Exercise: Edit the listing below so that each occurrence of "measured" becomes "estimated", and reproduce every line with no other change.

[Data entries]

+++

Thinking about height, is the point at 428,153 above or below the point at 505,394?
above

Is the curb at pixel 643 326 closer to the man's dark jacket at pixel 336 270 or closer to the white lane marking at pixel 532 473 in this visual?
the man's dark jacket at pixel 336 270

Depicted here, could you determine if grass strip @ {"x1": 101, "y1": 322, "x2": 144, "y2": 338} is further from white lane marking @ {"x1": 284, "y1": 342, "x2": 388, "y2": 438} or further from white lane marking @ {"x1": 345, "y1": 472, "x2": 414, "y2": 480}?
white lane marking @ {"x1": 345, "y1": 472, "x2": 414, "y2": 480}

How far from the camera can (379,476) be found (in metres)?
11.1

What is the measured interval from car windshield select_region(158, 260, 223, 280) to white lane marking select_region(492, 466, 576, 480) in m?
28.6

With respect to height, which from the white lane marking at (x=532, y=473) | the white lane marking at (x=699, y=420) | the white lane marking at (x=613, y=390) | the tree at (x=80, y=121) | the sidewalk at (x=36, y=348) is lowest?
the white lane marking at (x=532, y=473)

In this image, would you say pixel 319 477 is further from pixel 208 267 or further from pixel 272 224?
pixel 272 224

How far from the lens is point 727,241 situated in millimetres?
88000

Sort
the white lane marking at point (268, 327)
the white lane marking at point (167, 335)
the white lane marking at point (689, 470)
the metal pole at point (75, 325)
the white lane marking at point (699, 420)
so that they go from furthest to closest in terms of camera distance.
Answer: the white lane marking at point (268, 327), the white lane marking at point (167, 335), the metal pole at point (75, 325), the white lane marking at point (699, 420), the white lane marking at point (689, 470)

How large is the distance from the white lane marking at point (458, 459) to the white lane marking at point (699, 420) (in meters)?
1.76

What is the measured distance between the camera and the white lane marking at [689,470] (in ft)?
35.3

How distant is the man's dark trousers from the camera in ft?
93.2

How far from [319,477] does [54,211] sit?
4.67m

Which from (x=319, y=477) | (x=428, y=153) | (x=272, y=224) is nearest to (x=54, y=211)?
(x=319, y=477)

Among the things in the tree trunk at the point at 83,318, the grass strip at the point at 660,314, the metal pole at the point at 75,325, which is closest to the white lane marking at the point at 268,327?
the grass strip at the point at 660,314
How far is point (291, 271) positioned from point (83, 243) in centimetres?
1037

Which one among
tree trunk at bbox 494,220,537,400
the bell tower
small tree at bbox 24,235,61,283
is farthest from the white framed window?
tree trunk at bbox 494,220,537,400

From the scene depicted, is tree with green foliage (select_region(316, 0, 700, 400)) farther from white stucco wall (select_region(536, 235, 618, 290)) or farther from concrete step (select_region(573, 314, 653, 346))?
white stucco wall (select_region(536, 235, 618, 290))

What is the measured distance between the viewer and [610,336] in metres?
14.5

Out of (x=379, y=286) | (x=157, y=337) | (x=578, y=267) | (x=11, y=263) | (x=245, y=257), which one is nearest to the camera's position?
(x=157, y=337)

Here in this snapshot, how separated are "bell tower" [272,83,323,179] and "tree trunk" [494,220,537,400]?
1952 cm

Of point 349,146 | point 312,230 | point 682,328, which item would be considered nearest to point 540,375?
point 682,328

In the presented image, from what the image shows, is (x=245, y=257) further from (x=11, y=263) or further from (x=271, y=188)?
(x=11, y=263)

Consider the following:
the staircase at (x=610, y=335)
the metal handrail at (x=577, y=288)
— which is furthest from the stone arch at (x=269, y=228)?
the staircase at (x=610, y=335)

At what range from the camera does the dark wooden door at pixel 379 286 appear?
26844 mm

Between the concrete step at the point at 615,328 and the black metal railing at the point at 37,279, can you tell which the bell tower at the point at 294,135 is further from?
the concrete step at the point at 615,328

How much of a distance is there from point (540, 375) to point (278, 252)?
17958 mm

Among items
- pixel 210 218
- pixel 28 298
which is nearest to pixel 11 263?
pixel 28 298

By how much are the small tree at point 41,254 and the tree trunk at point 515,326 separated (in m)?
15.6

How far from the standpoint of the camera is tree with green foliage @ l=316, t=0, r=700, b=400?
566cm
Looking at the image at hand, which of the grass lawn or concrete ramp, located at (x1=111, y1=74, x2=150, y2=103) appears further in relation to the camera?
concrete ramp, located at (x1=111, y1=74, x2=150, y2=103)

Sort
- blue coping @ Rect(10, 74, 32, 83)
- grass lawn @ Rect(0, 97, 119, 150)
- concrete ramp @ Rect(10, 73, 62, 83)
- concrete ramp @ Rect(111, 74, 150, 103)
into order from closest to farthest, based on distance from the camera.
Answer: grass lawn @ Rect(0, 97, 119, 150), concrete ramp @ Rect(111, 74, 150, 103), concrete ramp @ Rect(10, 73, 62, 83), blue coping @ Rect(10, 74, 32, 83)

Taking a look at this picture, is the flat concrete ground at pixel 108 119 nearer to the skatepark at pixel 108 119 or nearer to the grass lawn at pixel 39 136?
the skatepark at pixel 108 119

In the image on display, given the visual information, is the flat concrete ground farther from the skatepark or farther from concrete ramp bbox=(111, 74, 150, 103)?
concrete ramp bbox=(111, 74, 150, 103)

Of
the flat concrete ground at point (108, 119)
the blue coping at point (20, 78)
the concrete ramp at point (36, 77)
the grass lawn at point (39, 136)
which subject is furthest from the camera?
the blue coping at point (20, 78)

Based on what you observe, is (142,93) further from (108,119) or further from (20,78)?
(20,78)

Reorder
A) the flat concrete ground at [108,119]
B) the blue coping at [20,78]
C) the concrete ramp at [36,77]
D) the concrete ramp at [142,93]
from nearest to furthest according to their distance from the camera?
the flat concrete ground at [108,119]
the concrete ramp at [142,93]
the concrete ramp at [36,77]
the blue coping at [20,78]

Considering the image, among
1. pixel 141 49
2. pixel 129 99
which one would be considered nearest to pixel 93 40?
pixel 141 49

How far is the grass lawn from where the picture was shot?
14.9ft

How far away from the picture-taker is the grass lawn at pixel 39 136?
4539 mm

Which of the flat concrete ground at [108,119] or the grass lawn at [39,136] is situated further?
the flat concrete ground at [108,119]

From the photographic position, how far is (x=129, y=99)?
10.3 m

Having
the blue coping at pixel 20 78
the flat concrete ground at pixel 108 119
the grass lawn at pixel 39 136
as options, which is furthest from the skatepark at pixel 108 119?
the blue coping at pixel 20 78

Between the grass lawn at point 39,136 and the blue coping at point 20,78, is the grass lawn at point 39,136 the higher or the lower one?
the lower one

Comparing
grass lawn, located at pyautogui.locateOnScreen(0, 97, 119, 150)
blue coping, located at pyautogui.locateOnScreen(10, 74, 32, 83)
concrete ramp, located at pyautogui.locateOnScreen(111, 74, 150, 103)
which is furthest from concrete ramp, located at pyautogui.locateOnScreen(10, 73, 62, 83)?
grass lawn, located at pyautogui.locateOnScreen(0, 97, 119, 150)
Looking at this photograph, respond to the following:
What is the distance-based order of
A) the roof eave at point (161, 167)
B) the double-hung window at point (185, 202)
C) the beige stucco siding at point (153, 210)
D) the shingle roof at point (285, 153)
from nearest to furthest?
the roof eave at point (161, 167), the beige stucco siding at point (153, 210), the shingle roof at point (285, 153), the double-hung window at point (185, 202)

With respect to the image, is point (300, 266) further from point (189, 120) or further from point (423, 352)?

+++

The output:
Thinking about height, is the point at 428,153 above or below the point at 505,394?
above

Is the curb at pixel 643 326 closer to the man's dark jacket at pixel 336 270 or closer to the white lane marking at pixel 532 473 in this visual?
the man's dark jacket at pixel 336 270

Depicted here, could you determine if grass strip @ {"x1": 101, "y1": 322, "x2": 144, "y2": 338} is further from white lane marking @ {"x1": 284, "y1": 342, "x2": 388, "y2": 438} or further from white lane marking @ {"x1": 345, "y1": 472, "x2": 414, "y2": 480}?
white lane marking @ {"x1": 345, "y1": 472, "x2": 414, "y2": 480}

How far from the camera can (379,476) be found (in metres)?
11.1

What is the estimated interval from car windshield select_region(158, 260, 223, 280) to white lane marking select_region(492, 466, 576, 480) in m?
28.6

With respect to height, which from the white lane marking at (x=532, y=473) | the white lane marking at (x=699, y=420) | the white lane marking at (x=613, y=390) | the tree at (x=80, y=121) | the sidewalk at (x=36, y=348) is lowest?
the white lane marking at (x=532, y=473)

In this image, would you say pixel 319 477 is further from pixel 208 267 or further from pixel 272 224?
pixel 272 224

How far from the lens is point 727,241 situated in millimetres?
88000

Sort
the white lane marking at point (268, 327)
the white lane marking at point (167, 335)
the white lane marking at point (689, 470)
the metal pole at point (75, 325)
the white lane marking at point (699, 420)
so that they go from furthest to closest in terms of camera distance.
Answer: the white lane marking at point (268, 327), the white lane marking at point (167, 335), the metal pole at point (75, 325), the white lane marking at point (699, 420), the white lane marking at point (689, 470)

How large is the distance from the white lane marking at point (458, 459) to the white lane marking at point (699, 420) (in meters)?
1.76

What is the estimated distance between the camera and the white lane marking at [689,470] (in ft)?
35.3

How distant is the man's dark trousers from the camera in ft?
93.2

How far from [319,477] does [54,211] sit?
4.67m

Which from (x=319, y=477) | (x=428, y=153) | (x=272, y=224) is nearest to (x=54, y=211)?
(x=319, y=477)

Among the things in the tree trunk at the point at 83,318, the grass strip at the point at 660,314, the metal pole at the point at 75,325, which is closest to the white lane marking at the point at 268,327?
the grass strip at the point at 660,314
How far is point (291, 271) positioned from point (83, 243) in centimetres?
1037

Which one among
tree trunk at bbox 494,220,537,400
the bell tower
small tree at bbox 24,235,61,283
is farthest from the white framed window?
tree trunk at bbox 494,220,537,400

From the scene depicted, is tree with green foliage (select_region(316, 0, 700, 400)) farther from white stucco wall (select_region(536, 235, 618, 290)) or farther from concrete step (select_region(573, 314, 653, 346))?
white stucco wall (select_region(536, 235, 618, 290))

What is the estimated distance between the viewer and [610,336] in metres?
14.5

Out of (x=379, y=286) | (x=157, y=337) | (x=578, y=267) | (x=11, y=263) | (x=245, y=257), which one is nearest to the camera's position?
(x=157, y=337)

Here in this snapshot, how separated are "bell tower" [272,83,323,179] and "tree trunk" [494,220,537,400]?
1952 cm

Of point 349,146 | point 312,230 | point 682,328, which item would be considered nearest to point 540,375?
point 682,328

In the presented image, from what the image shows, is (x=245, y=257) further from (x=11, y=263) or further from (x=271, y=188)?
(x=11, y=263)

Consider the following:
the staircase at (x=610, y=335)
the metal handrail at (x=577, y=288)
— which is furthest from the stone arch at (x=269, y=228)?
the staircase at (x=610, y=335)

At what range from the camera does the dark wooden door at pixel 379 286 appear?
26844 mm

Between the concrete step at the point at 615,328 and the black metal railing at the point at 37,279, can you tell which the bell tower at the point at 294,135 is further from?
the concrete step at the point at 615,328

How much of a distance is there from point (540, 375) to point (278, 252)?
17958 mm

Among items
- pixel 210 218
- pixel 28 298
which is nearest to pixel 11 263?
pixel 28 298

By how much are the small tree at point 41,254 and the tree trunk at point 515,326 separated (in m)?
15.6

How far from the standpoint of the camera is tree with green foliage @ l=316, t=0, r=700, b=400?
566cm
Looking at the image at hand, which of the grass lawn or concrete ramp, located at (x1=111, y1=74, x2=150, y2=103) appears further in relation to the camera?
concrete ramp, located at (x1=111, y1=74, x2=150, y2=103)

Sort
- blue coping @ Rect(10, 74, 32, 83)
- grass lawn @ Rect(0, 97, 119, 150)
- concrete ramp @ Rect(10, 73, 62, 83)
- concrete ramp @ Rect(111, 74, 150, 103)
into order from closest to farthest, based on distance from the camera.
Answer: grass lawn @ Rect(0, 97, 119, 150), concrete ramp @ Rect(111, 74, 150, 103), concrete ramp @ Rect(10, 73, 62, 83), blue coping @ Rect(10, 74, 32, 83)

Taking a look at this picture, is the flat concrete ground at pixel 108 119 nearer to the skatepark at pixel 108 119 or nearer to the grass lawn at pixel 39 136?
the skatepark at pixel 108 119

In the image on display, given the visual information, is the flat concrete ground farther from the skatepark or farther from concrete ramp bbox=(111, 74, 150, 103)?
concrete ramp bbox=(111, 74, 150, 103)

Of
the flat concrete ground at point (108, 119)
the blue coping at point (20, 78)
the concrete ramp at point (36, 77)
the grass lawn at point (39, 136)
which subject is furthest from the camera?
the blue coping at point (20, 78)

Based on what you observe, is (142,93) further from (108,119) or further from (20,78)?
(20,78)

Reorder
A) the flat concrete ground at [108,119]
B) the blue coping at [20,78]
C) the concrete ramp at [36,77]
D) the concrete ramp at [142,93]
from nearest to furthest according to their distance from the camera?
the flat concrete ground at [108,119]
the concrete ramp at [142,93]
the concrete ramp at [36,77]
the blue coping at [20,78]

Considering the image, among
1. pixel 141 49
2. pixel 129 99
which one would be considered nearest to pixel 93 40?
pixel 141 49

How far is the grass lawn from where the picture was shot?
14.9ft

How far away from the picture-taker is the grass lawn at pixel 39 136?
4539 mm

Which of the flat concrete ground at [108,119] or the grass lawn at [39,136] is situated further?
the flat concrete ground at [108,119]

From the photographic position, how far is (x=129, y=99)?
10.3 m

Having
the blue coping at pixel 20 78
the flat concrete ground at pixel 108 119
the grass lawn at pixel 39 136
as options, which is furthest from the skatepark at pixel 108 119?
the blue coping at pixel 20 78

Between the grass lawn at point 39,136 and the blue coping at point 20,78, is the grass lawn at point 39,136 the higher or the lower one?
the lower one

Comparing
grass lawn, located at pyautogui.locateOnScreen(0, 97, 119, 150)
blue coping, located at pyautogui.locateOnScreen(10, 74, 32, 83)
concrete ramp, located at pyautogui.locateOnScreen(111, 74, 150, 103)
which is furthest from concrete ramp, located at pyautogui.locateOnScreen(10, 73, 62, 83)?
grass lawn, located at pyautogui.locateOnScreen(0, 97, 119, 150)
Looking at this photograph, respond to the following:
What is the distance-based order of
A) the roof eave at point (161, 167)
B) the double-hung window at point (185, 202)
C) the beige stucco siding at point (153, 210)
D) the shingle roof at point (285, 153)
from nearest to furthest?
the roof eave at point (161, 167), the beige stucco siding at point (153, 210), the shingle roof at point (285, 153), the double-hung window at point (185, 202)

With respect to the image, is point (300, 266) further from point (189, 120) or further from point (423, 352)?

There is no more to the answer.